Przed komisariatem w Chimkach pod Moskwą, gdzie odbywało się przesłuchanie Aleksieja Nawalnego, zebrało się około 200 zwolenników opozycjonisty, którzy żądali jego uwolnienia. W Petersburgu policja zatrzymała około 50 osób demonstrujących w jego obronie.
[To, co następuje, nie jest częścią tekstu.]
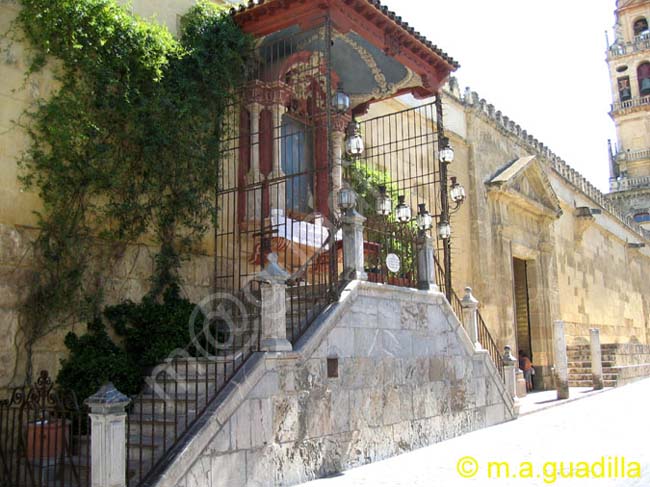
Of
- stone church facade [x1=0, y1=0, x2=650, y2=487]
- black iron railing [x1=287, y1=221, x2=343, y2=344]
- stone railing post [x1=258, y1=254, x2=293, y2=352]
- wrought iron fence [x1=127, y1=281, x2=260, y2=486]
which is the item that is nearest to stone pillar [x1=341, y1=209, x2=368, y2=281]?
stone church facade [x1=0, y1=0, x2=650, y2=487]

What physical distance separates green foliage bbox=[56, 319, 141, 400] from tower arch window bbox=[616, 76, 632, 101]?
156 feet

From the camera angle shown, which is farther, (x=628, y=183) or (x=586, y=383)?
(x=628, y=183)

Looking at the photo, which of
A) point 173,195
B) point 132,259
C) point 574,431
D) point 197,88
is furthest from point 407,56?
point 574,431

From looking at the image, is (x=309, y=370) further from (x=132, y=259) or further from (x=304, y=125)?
(x=304, y=125)

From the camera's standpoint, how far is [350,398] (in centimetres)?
779

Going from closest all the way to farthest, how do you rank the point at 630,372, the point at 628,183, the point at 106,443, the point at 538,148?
the point at 106,443
the point at 630,372
the point at 538,148
the point at 628,183

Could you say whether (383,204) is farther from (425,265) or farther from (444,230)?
(425,265)

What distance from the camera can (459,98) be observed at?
1692cm

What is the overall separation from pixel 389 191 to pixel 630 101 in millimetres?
39721

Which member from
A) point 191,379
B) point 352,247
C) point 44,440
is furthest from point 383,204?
point 44,440

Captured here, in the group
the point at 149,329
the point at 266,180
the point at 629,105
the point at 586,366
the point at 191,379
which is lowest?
the point at 586,366

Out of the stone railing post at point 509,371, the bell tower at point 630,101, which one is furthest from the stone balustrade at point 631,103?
the stone railing post at point 509,371

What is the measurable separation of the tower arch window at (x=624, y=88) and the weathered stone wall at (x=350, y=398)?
42.5m

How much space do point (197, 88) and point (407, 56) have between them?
3.36m
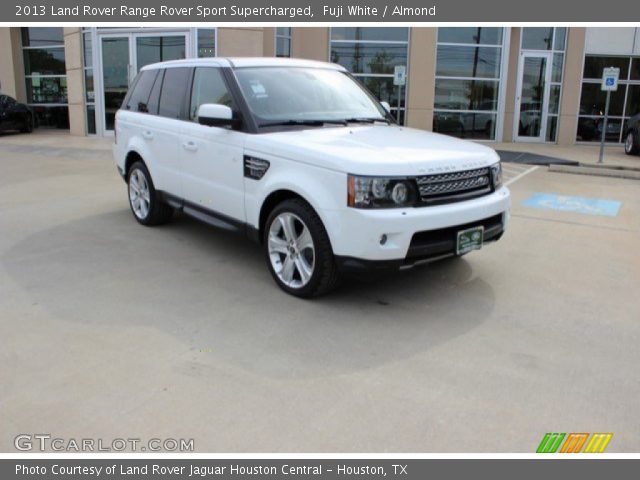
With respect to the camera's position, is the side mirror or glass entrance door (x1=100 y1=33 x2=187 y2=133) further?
glass entrance door (x1=100 y1=33 x2=187 y2=133)

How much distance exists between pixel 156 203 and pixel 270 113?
220cm

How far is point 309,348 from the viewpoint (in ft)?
12.7

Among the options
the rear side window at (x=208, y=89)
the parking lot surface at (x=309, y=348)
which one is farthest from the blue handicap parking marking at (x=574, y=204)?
the rear side window at (x=208, y=89)

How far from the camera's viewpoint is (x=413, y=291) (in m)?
4.89

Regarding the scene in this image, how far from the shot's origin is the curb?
12258 millimetres

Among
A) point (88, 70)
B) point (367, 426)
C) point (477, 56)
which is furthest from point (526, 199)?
point (88, 70)

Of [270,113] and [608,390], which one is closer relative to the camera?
[608,390]

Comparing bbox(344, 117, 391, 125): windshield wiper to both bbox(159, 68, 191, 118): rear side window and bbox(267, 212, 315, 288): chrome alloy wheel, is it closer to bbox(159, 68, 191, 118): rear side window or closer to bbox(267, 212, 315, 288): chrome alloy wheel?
bbox(267, 212, 315, 288): chrome alloy wheel

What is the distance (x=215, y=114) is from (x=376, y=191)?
1.62 metres

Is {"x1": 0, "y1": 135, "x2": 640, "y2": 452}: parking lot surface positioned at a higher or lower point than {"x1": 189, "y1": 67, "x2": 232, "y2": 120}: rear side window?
lower

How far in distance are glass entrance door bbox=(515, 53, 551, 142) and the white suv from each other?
564 inches

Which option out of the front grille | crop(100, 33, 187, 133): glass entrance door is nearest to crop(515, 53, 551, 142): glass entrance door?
crop(100, 33, 187, 133): glass entrance door
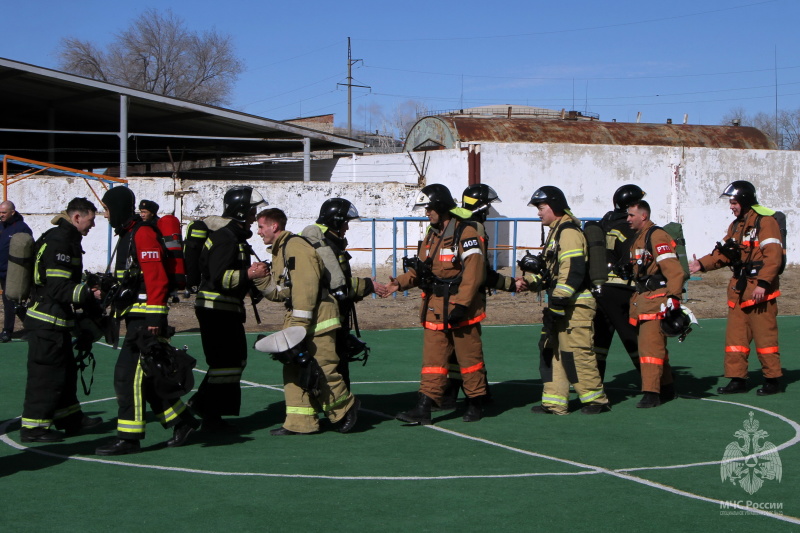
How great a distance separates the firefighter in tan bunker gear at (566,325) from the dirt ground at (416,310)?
7.10m

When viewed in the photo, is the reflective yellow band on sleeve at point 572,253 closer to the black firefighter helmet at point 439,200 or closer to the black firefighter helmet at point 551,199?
the black firefighter helmet at point 551,199

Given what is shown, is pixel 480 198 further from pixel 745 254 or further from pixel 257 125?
pixel 257 125

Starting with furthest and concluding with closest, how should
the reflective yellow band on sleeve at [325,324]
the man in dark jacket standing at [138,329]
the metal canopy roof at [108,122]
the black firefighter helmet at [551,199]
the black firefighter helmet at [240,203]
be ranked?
the metal canopy roof at [108,122], the black firefighter helmet at [551,199], the black firefighter helmet at [240,203], the reflective yellow band on sleeve at [325,324], the man in dark jacket standing at [138,329]

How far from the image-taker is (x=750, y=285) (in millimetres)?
8945

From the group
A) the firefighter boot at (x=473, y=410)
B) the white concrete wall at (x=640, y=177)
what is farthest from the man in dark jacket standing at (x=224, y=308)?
the white concrete wall at (x=640, y=177)

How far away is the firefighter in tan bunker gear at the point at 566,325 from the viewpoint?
798 centimetres

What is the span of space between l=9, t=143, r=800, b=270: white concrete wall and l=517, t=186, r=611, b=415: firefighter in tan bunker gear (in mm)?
15437

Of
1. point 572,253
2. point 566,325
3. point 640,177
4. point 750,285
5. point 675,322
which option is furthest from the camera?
point 640,177

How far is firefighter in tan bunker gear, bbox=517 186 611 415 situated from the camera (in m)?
7.98

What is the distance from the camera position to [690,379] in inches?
399

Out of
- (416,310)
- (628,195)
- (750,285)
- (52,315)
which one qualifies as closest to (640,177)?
(416,310)

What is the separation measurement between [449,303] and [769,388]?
386 centimetres

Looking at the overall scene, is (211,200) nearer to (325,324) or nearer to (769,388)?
(325,324)

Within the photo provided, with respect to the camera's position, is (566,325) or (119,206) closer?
(119,206)
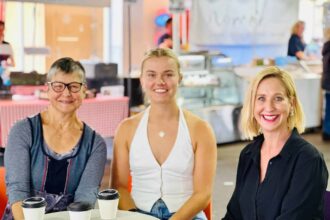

Moskiewski sąd nakazał w poniedziałek umieszczenie rosyjskiego opozycjonisty Aleksieja Nawalnego w areszcie do 15 lutego. Nawalny, który został zatrzymany w niedzielę na moskiewskim lotnisku, zaraz po przylocie do Rosji z Niemiec, spędził noc na komisariacie policji w podmoskiewskich Chimkach. Tam też, w bezprecedensowym trybie, odbyło się posiedzenie sądu, który rozpatrywał wniosek policji i służb więziennych o umieszczenie opozycjonisty w areszcie.
Protesty w obronie opozycjonisty
W czasie posiedzenia sądu przed komisariatem w Chimkach zebrało się około 200 demonstrujących, którzy żądali uwolnienia Nawalnego. Po ogłoszeniu decyzji sądu słychać było dochodzące z zewnątrz okrzyki: "Losza, jesteśmy z tobą!" i pod adresem sądu: "Hańba!".
Dziennikarzy mediów niezależnych nie dopuszczono na posiedzenie. Na sali były jedynie ekipy państwowej telewizji Rossija i prokremlowskiego kanału Life.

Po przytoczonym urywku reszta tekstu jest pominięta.